• What you need to do:
Set each line of the records down again exactly, please.

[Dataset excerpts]
───

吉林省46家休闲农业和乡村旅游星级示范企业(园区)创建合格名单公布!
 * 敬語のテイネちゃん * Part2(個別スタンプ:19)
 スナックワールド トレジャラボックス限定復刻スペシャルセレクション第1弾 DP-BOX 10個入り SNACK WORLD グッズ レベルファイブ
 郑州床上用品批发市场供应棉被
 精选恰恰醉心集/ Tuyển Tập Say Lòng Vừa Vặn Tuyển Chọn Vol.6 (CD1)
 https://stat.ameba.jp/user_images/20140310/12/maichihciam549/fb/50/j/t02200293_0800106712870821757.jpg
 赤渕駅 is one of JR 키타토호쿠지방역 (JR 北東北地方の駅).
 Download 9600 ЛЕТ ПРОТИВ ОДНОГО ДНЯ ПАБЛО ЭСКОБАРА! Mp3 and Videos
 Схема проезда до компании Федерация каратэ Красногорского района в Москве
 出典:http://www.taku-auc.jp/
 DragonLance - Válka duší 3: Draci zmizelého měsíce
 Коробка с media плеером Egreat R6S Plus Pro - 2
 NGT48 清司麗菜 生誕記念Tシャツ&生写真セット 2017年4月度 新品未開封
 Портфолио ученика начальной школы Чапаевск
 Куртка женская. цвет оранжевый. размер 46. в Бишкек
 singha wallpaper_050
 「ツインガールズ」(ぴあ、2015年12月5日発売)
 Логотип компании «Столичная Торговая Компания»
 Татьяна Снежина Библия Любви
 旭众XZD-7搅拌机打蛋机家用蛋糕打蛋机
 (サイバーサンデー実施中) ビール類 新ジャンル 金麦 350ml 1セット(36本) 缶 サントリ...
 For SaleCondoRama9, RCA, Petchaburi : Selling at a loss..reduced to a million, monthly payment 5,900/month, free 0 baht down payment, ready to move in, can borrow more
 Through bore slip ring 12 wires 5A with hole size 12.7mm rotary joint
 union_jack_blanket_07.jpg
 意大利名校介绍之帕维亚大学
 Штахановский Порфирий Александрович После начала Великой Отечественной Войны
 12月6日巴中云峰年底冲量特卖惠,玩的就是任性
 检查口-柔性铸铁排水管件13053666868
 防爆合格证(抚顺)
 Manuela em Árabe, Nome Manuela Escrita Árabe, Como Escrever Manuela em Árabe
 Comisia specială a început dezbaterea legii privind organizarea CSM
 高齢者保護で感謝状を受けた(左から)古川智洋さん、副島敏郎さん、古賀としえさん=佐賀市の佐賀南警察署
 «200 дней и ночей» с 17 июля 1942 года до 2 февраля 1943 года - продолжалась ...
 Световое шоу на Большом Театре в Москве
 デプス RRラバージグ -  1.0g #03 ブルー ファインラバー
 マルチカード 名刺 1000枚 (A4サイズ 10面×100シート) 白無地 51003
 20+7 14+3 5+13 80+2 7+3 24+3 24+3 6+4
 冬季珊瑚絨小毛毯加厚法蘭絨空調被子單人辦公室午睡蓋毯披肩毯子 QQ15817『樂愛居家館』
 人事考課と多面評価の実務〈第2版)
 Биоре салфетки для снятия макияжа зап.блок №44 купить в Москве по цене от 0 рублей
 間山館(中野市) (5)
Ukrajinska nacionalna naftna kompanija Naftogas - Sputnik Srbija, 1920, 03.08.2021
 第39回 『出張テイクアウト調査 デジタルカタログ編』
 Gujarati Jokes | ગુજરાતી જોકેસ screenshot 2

───

• Written response:
吉林省46家休闲农业和乡村旅游星级示范企业(园区)创建合格名单公布!
 * 敬語のテイネちゃん * Part2(個別スタンプ:19)
 スナックワールド トレジャラボックス限定復刻スペシャルセレクション第1弾 DP-BOX 10個入り SNACK WORLD グッズ レベルファイブ
 郑州床上用品批发市场供应棉被
 精选恰恰醉心集/ Tuyển Tập Say Lòng Vừa Vặn Tuyển Chọn Vol.6 (CD1)
 https://stat.ameba.jp/user_images/20140310/12/maichihciam549/fb/50/j/t02200293_0800106712870821757.jpg
 赤渕駅 is one of JR 키타토호쿠지방역 (JR 北東北地方の駅).
 Download 9600 ЛЕТ ПРОТИВ ОДНОГО ДНЯ ПАБЛО ЭСКОБАРА! Mp3 and Videos
 Схема проезда до компании Федерация каратэ Красногорского района в Москве
 出典:http://www.taku-auc.jp/
 DragonLance - Válka duší 3: Draci zmizelého měsíce
 Коробка с media плеером Egreat R6S Plus Pro - 2
 NGT48 清司麗菜 生誕記念Tシャツ&生写真セット 2017年4月度 新品未開封
 Портфолио ученика начальной школы Чапаевск
 Куртка женская. цвет оранжевый. размер 46. в Бишкек
 singha wallpaper_050
 「ツインガールズ」(ぴあ、2015年12月5日発売)
 Логотип компании «Столичная Торговая Компания»
 Татьяна Снежина Библия Любви
 旭众XZD-7搅拌机打蛋机家用蛋糕打蛋机
 (サイバーサンデー実施中) ビール類 新ジャンル 金麦 350ml 1セット(36本) 缶 サントリ...
 For SaleCondoRama9, RCA, Petchaburi : Selling at a loss..reduced to a million, monthly payment 5,900/month, free 0 baht down payment, ready to move in, can borrow more
 Through bore slip ring 12 wires 5A with hole size 12.7mm rotary joint
 union_jack_blanket_07.jpg
 意大利名校介绍之帕维亚大学
 Штахановский Порфирий Александрович После начала Великой Отечественной Войны
 12月6日巴中云峰年底冲量特卖惠,玩的就是任性
 检查口-柔性铸铁排水管件13053666868
 防爆合格证(抚顺)
 Manuela em Árabe, Nome Manuela Escrita Árabe, Como Escrever Manuela em Árabe
 Comisia specială a început dezbaterea legii privind organizarea CSM
 高齢者保護で感謝状を受けた(左から)古川智洋さん、副島敏郎さん、古賀としえさん=佐賀市の佐賀南警察署
 «200 дней и ночей» с 17 июля 1942 года до 2 февраля 1943 года - продолжалась ...
 Световое шоу на Большом Театре в Москве
 デプス RRラバージグ -  1.0g #03 ブルー ファインラバー
 マルチカード 名刺 1000枚 (A4サイズ 10面×100シート) 白無地 51003
 20+7 14+3 5+13 80+2 7+3 24+3 24+3 6+4
 冬季珊瑚絨小毛毯加厚法蘭絨空調被子單人辦公室午睡蓋毯披肩毯子 QQ15817『樂愛居家館』
 人事考課と多面評価の実務〈第2版)
 Биоре салфетки для снятия макияжа зап.блок №44 купить в Москве по цене от 0 рублей
 間山館(中野市) (5)
Ukrajinska nacionalna naftna kompanija Naftogas - Sputnik Srbija, 1920, 03.08.2021
 第39回 『出張テイクアウト調査 デジタルカタログ編』
 Gujarati Jokes | ગુજરાતી જોકેસ screenshot 2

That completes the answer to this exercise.